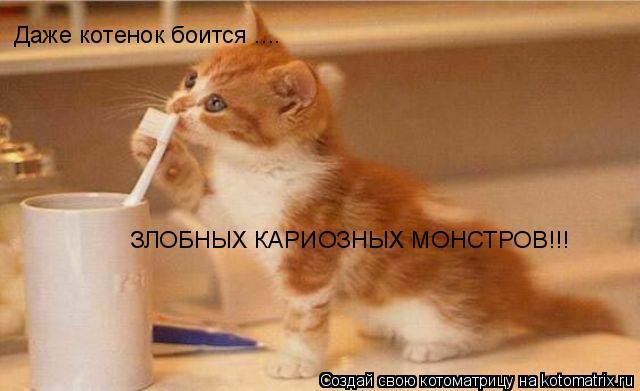 Котоматрица: Даже котенок боится .... ЗЛОБНЫХ КАРИОЗНЫХ МОНСТРОВ!!!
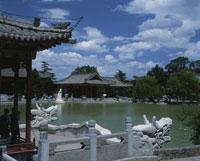 興慶宮公園 25653006659| 写真素材・ストックフォト・画像・イラスト素材|アマナイメージズ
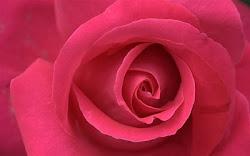 طيب - بس الورد البلدى برضه أحلى ورد فى الدنيا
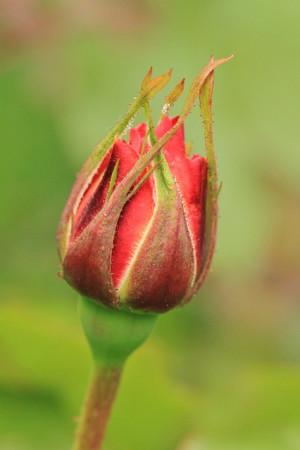 plants flowers bud roses kootation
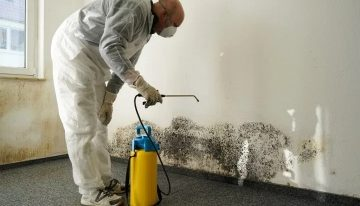MOLD CLEAN-UP: HOW TO DO IT?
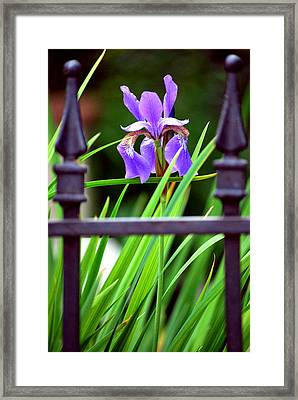 Framed Print featuring the photograph Fenced In by Amee Cave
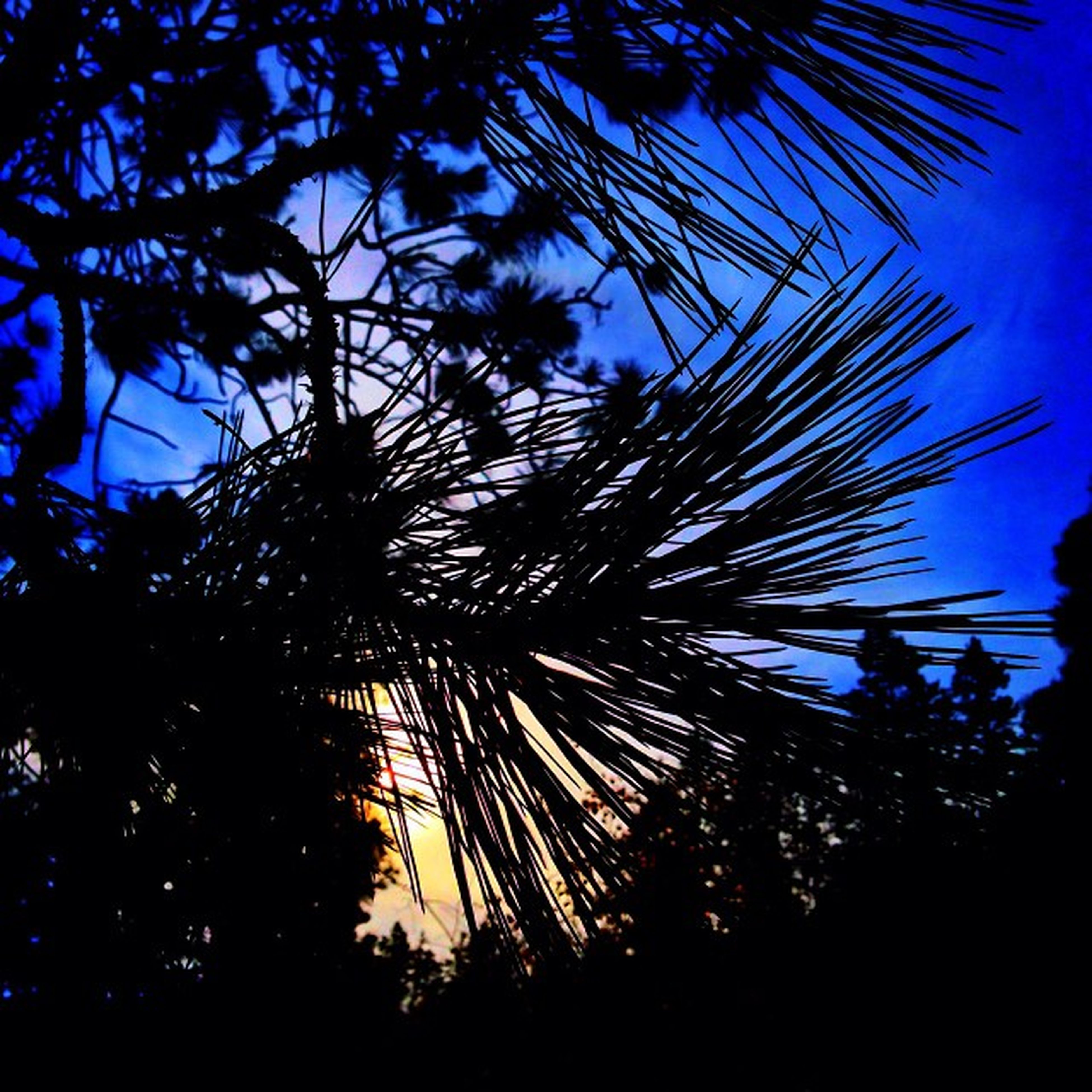 tree, low angle view, silhouette, palm tree, growth, tranquility, nature, beauty in nature, sky, branch, clear sky, blue, scenics, sunset, tranquil scene, outdoors, tree trunk, no people, sunlight, idyllic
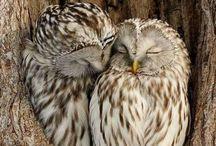 sevimli baykuşlar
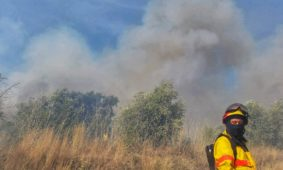 Risco de incêndio vai aumentar nos próximos dias em Portugal continental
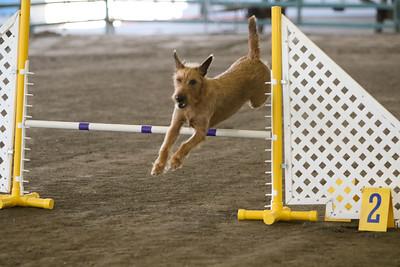 3-11-2018 Bloodhound-3429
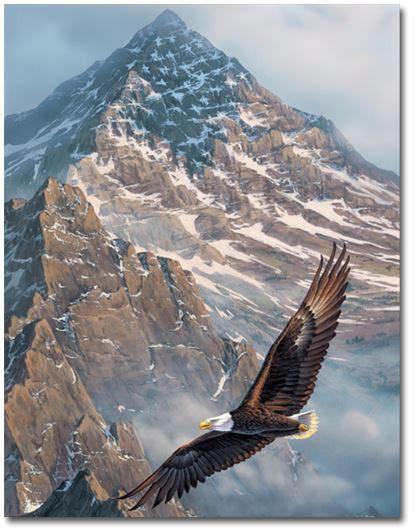 On Freedoms Wings Memorial Folder
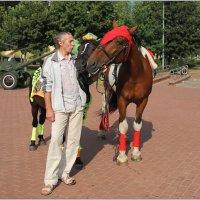 Ласковое слово и лошадям приятно! :: Роланд Дубровский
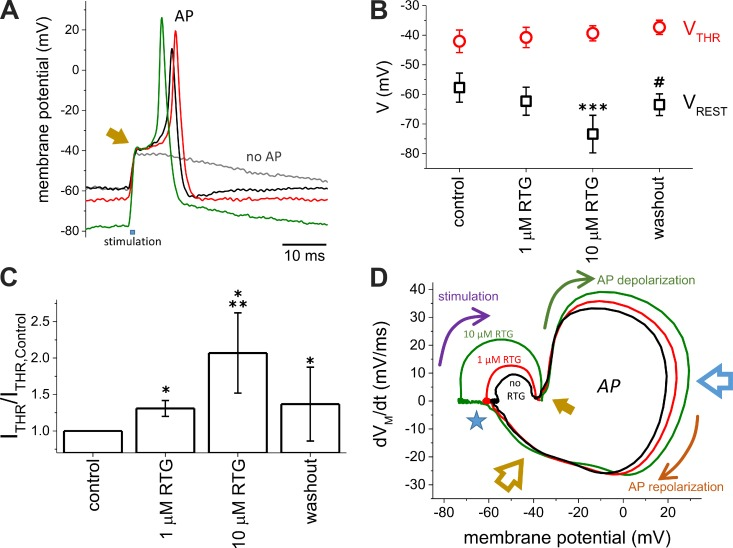 The resting potential, but not the threshold potential for triggering AP, was affected by Retigabine. (A) APs were recorded from Xenopus oocytes coexpressing both the α and β subunits of Na V 1.4, ShakerIR, K V 7.2, and K V 7.3. The APs were recorded using the loose two-electrode voltage-clamp technique (see Materials and methods for details) in the absence (black trace) or presence of 1-µM (red trace) or 10-µM (green trace) Retigabine. The gray trace shows the response of V M when a subthreshold was applied. The arrow indicates the moment at which AP threshold (V THR ) is reached. (B) Effect of Retigabine (RTG) on the resting membrane potential (V REST ) and AP threshold (V THR ). (C) Minimum current injection needed to evoke an AP (I THR ). The values of I THR were normalized by I THR in the absence of Retigabine ( n = 4). (D) Example of a phase plot calculated from the APs shown on A. V REST was strongly affected by Retigabine (blue star), whereas V THR remained fairly unaltered. Although the depolarization phase was affected by Retigabine (blue arrow), the late phase of repolarization (yellow arrow) remained unaltered. Arrows indicate the progress of the AP in time during the stimulation phase (purple arrow), depolarization phase (green arrow), and repolarization phase (orange arrow). The open blue arrow points at the times when APs reached their maximum voltage. The open yellow arrow points at the late repolarization phase. Error bars represent standard deviation. t test; n = 5. *, P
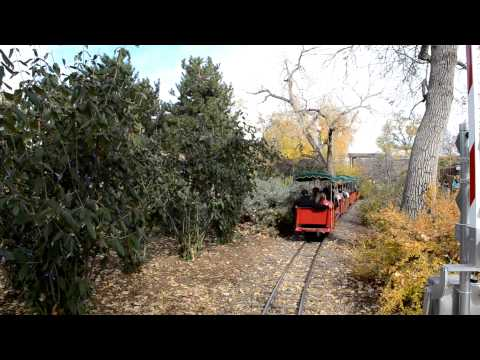 Train at the Denver Zoo Free Day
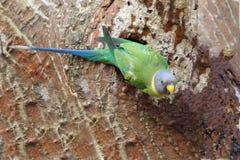 Женское слив-головое cyanocephala ожерелового попугая длиннохвостого попугая Стоковая Фотография
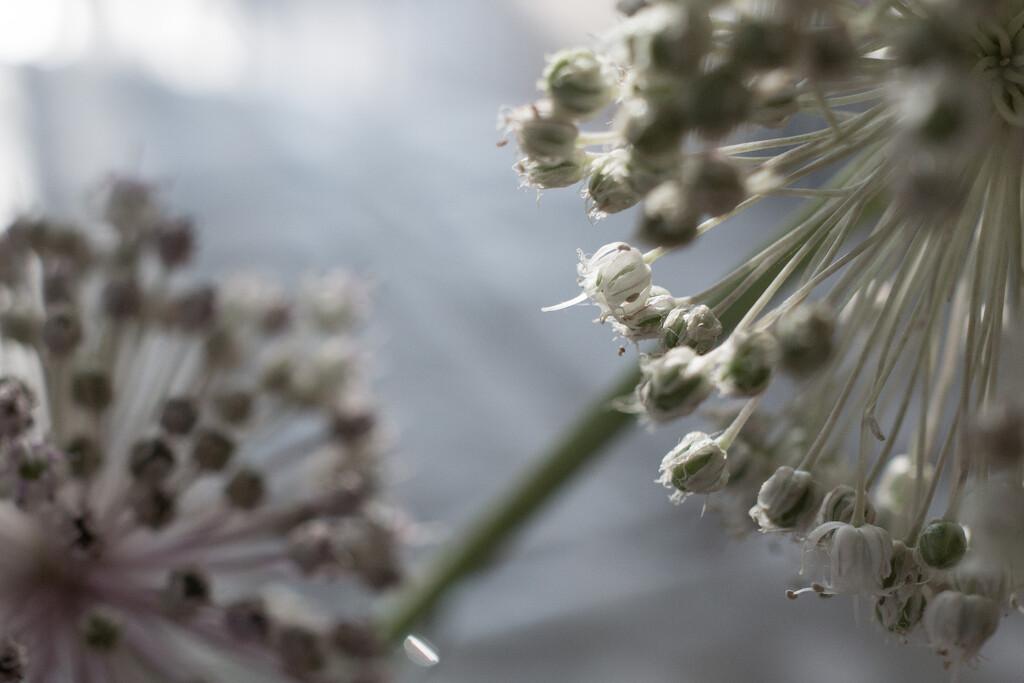Leek seeds by cristinaledesma33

Task | Every entry above should be printed again exactly, except for the pictures.

Response |
 Котоматрица: Даже котенок боится .... ЗЛОБНЫХ КАРИОЗНЫХ МОНСТРОВ!!!
 興慶宮公園 25653006659| 写真素材・ストックフォト・画像・イラスト素材|アマナイメージズ
 طيب - بس الورد البلدى برضه أحلى ورد فى الدنيا
 plants flowers bud roses kootation
MOLD CLEAN-UP: HOW TO DO IT?
 Framed Print featuring the photograph Fenced In by Amee Cave
 tree, low angle view, silhouette, palm tree, growth, tranquility, nature, beauty in nature, sky, branch, clear sky, blue, scenics, sunset, tranquil scene, outdoors, tree trunk, no people, sunlight, idyllic
 sevimli baykuşlar
 Risco de incêndio vai aumentar nos próximos dias em Portugal continental
 3-11-2018 Bloodhound-3429
 On Freedoms Wings Memorial Folder
 Ласковое слово и лошадям приятно! :: Роланд Дубровский
 The resting potential, but not the threshold potential for triggering AP, was affected by Retigabine. (A) APs were recorded from Xenopus oocytes coexpressing both the α and β subunits of Na V 1.4, ShakerIR, K V 7.2, and K V 7.3. The APs were recorded using the loose two-electrode voltage-clamp technique (see Materials and methods for details) in the absence (black trace) or presence of 1-µM (red trace) or 10-µM (green trace) Retigabine. The gray trace shows the response of V M when a subthreshold was applied. The arrow indicates the moment at which AP threshold (V THR ) is reached. (B) Effect of Retigabine (RTG) on the resting membrane potential (V REST ) and AP threshold (V THR ). (C) Minimum current injection needed to evoke an AP (I THR ). The values of I THR were normalized by I THR in the absence of Retigabine ( n = 4). (D) Example of a phase plot calculated from the APs shown on A. V REST was strongly affected by Retigabine (blue star), whereas V THR remained fairly unaltered. Although the depolarization phase was affected by Retigabine (blue arrow), the late phase of repolarization (yellow arrow) remained unaltered. Arrows indicate the progress of the AP in time during the stimulation phase (purple arrow), depolarization phase (green arrow), and repolarization phase (orange arrow). The open blue arrow points at the times when APs reached their maximum voltage. The open yellow arrow points at the late repolarization phase. Error bars represent standard deviation. t test; n = 5. *, P
 Train at the Denver Zoo Free Day
 Женское слив-головое cyanocephala ожерелового попугая длиннохвостого попугая Стоковая Фотография
Leek seeds by cristinaledesma33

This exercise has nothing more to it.